BEGIN EXTRACTED DATA

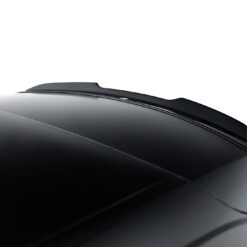 Upper Spoiler Cap Audi Q8 / Q8 S-line / SQ8 Mk1 / Mk1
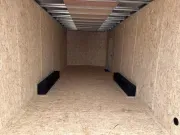 new Cargo (Enclosed) Trailers Impact Trailers  for sale, in Fargo, ND Thumbnail 9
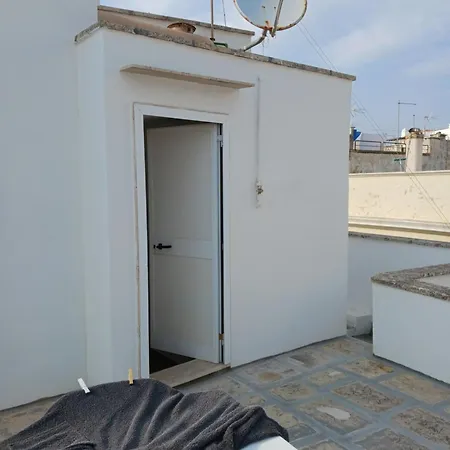 Vecchio Holiday home *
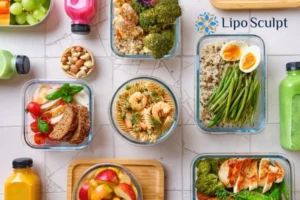 Natural Diet Options For Body Transformation 2 Your diet is great for body transformation Braunstone Frith - read on to find out more!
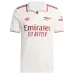 Terza maglia versione giocatore Arsenal 2025/26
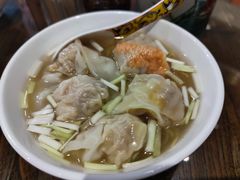 -一记面馆(易发店)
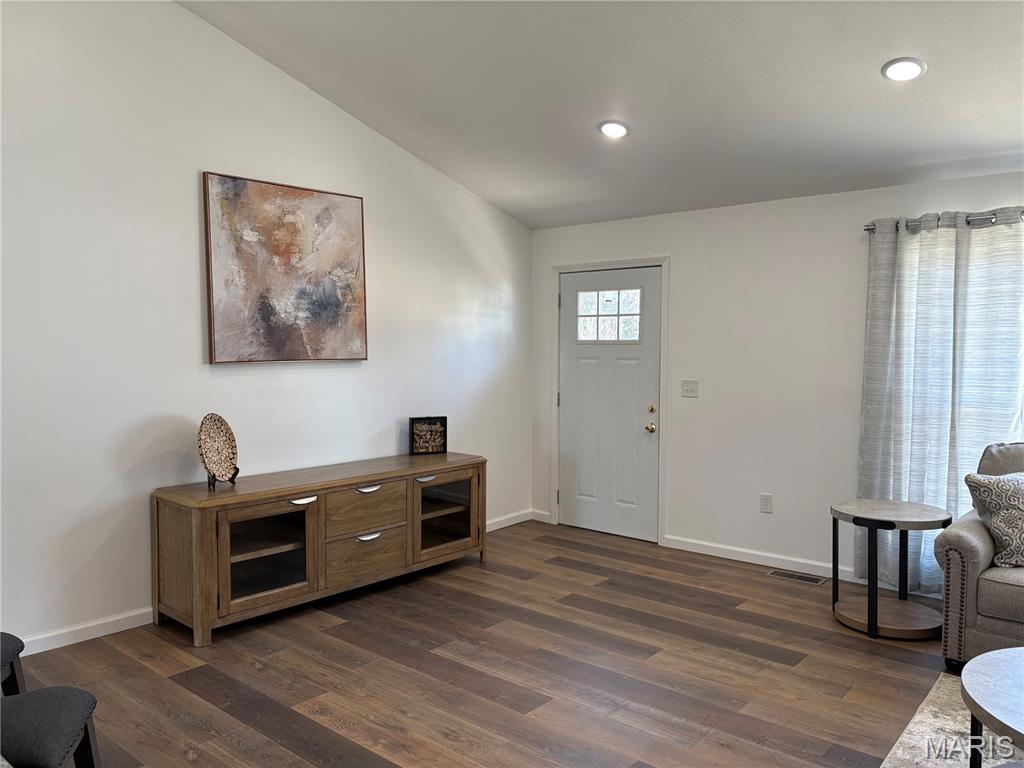 Baughs Sub - Residential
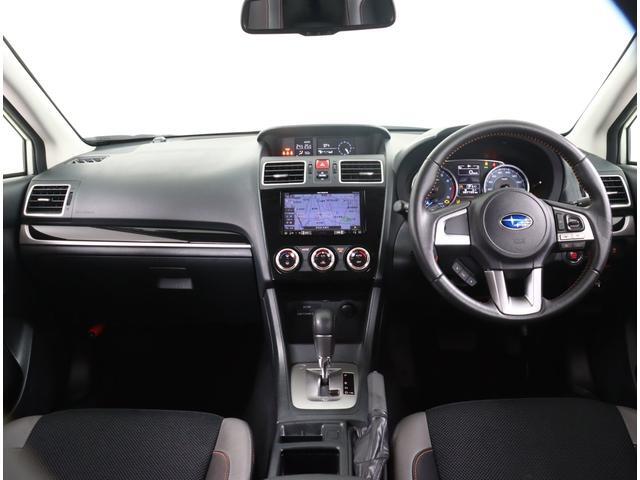 Subaru Impreza XV 6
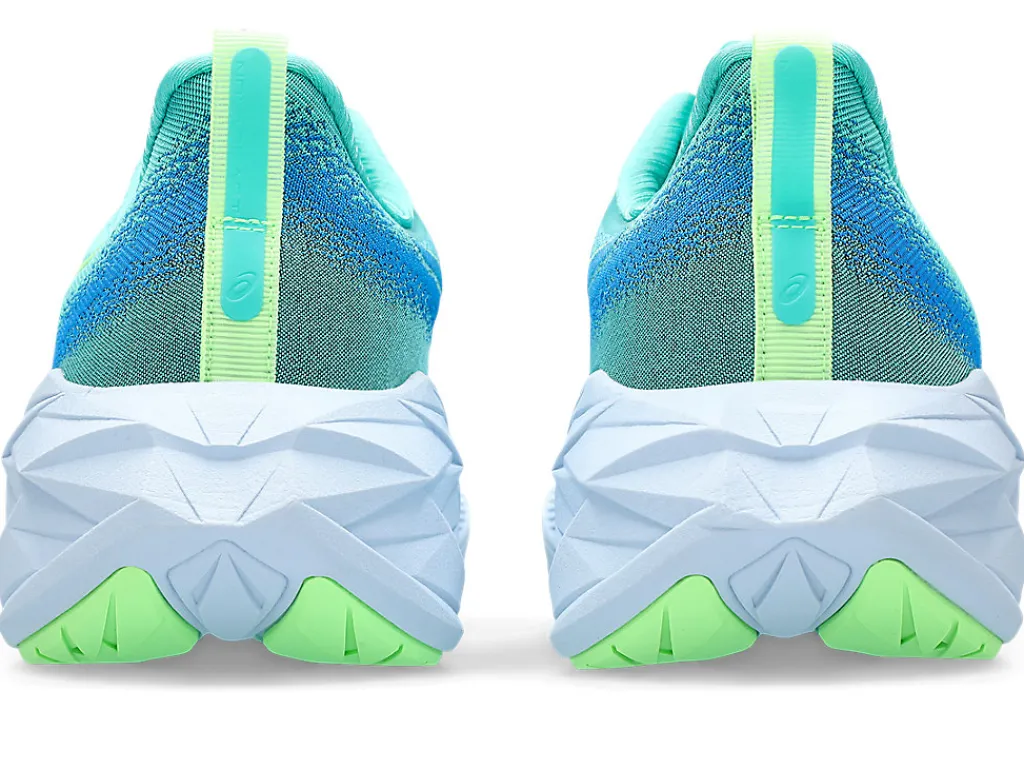 novablast__liteshow_4-1.webp ASICS NOVABLAST™ | Run faster>NOVABLAST 4 LITE-SHOW Lite Show/Sea Glass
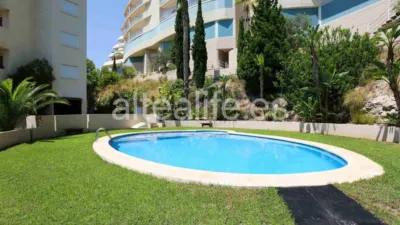 Apartamento en calle de Media photo 47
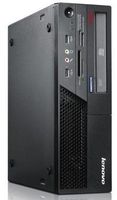 Lenovo ThinkCentre M58 Business Desktop Computer with Intel Core 2 Duo 3.0GHz Processor, 4GB-RAM, 320GB HDD, DVD, Gigabit Ethernet, VGA, Windows 10 Home (Renewed)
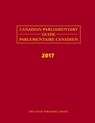 Canadian Parliamentary Guide 2017 - Grey House Publishing - 9781682175248
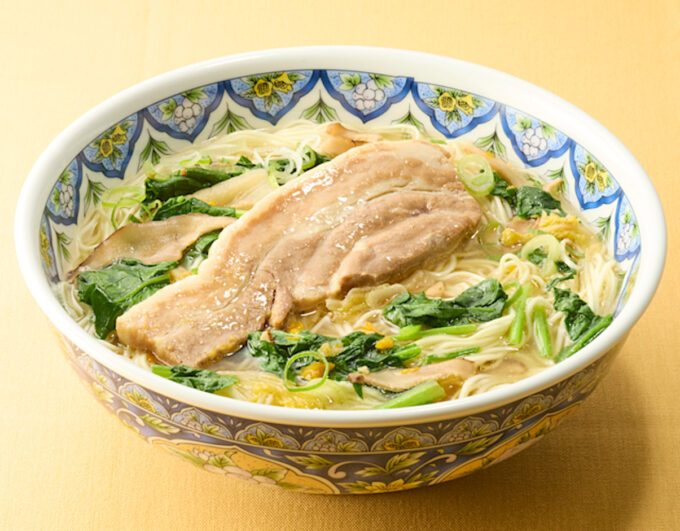 揚州商人_大肉タイルーあっさり激辛ラーメン_商品画像_1205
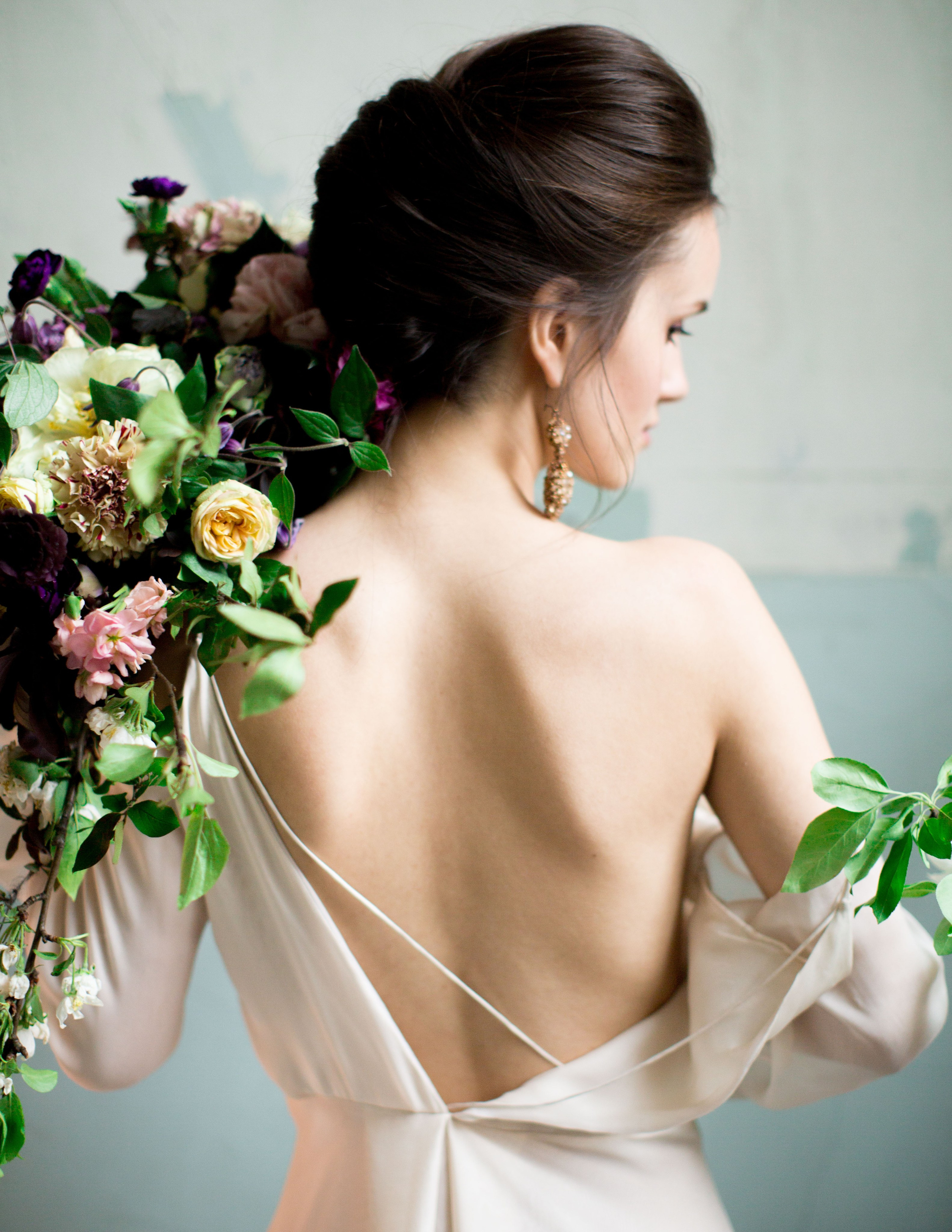 Екатерина и Андрей. Снимаю съемки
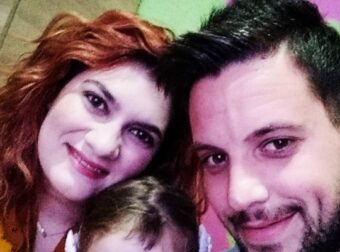 Συγκλονισμένος ο Μάνος Δασκαλάκης για την Πισπιρίγκου: «Αρχίζω να συνειδητοποιώ ότι δολοφόνησε και τα τρία μας παιδιά»
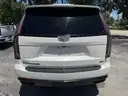 2022 Cadillac Escalade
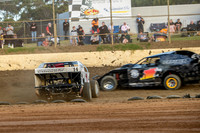 AMCA 14 T14 - 14 - Latrobe - 10th Feb 2024-9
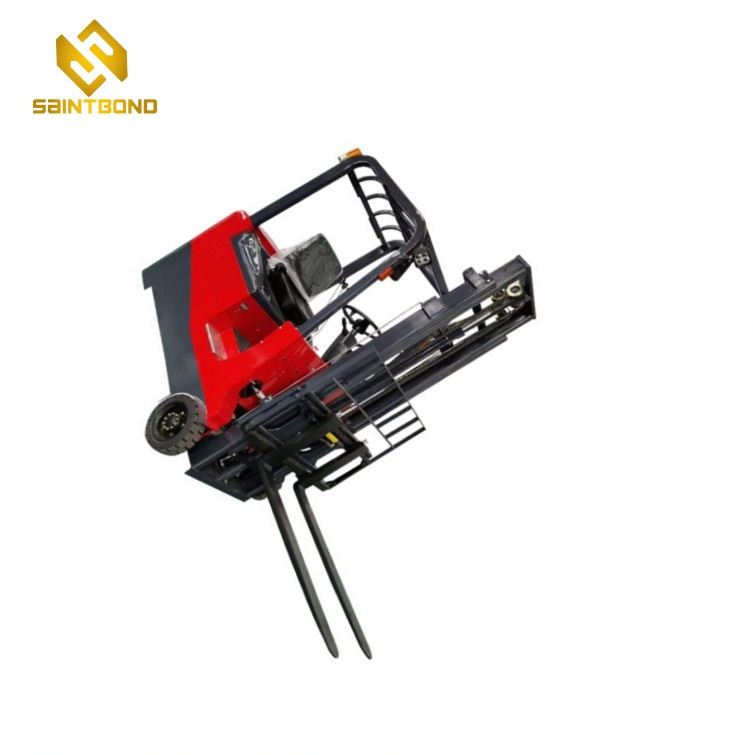 CPD China New Designed 3T Diesel Forklift with Best Price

END EXTRACTED DATA

- REQUIREMENT
Copy every line of the data above word for word, leaving out the pictures.

- ANSWER SECTION
 Upper Spoiler Cap Audi Q8 / Q8 S-line / SQ8 Mk1 / Mk1
 new Cargo (Enclosed) Trailers Impact Trailers  for sale, in Fargo, ND Thumbnail 9
 Vecchio Holiday home *
 Natural Diet Options For Body Transformation 2 Your diet is great for body transformation Braunstone Frith - read on to find out more!
 Terza maglia versione giocatore Arsenal 2025/26
 -一记面馆(易发店)
 Baughs Sub - Residential
 Subaru Impreza XV 6
 novablast__liteshow_4-1.webp ASICS NOVABLAST™ | Run faster>NOVABLAST 4 LITE-SHOW Lite Show/Sea Glass
 Apartamento en calle de Media photo 47
 Lenovo ThinkCentre M58 Business Desktop Computer with Intel Core 2 Duo 3.0GHz Processor, 4GB-RAM, 320GB HDD, DVD, Gigabit Ethernet, VGA, Windows 10 Home (Renewed)
 Canadian Parliamentary Guide 2017 - Grey House Publishing - 9781682175248
 揚州商人_大肉タイルーあっさり激辛ラーメン_商品画像_1205
 Екатерина и Андрей. Снимаю съемки
 Συγκλονισμένος ο Μάνος Δασκαλάκης για την Πισπιρίγκου: «Αρχίζω να συνειδητοποιώ ότι δολοφόνησε και τα τρία μας παιδιά»
 2022 Cadillac Escalade
 AMCA 14 T14 - 14 - Latrobe - 10th Feb 2024-9
 CPD China New Designed 3T Diesel Forklift with Best Price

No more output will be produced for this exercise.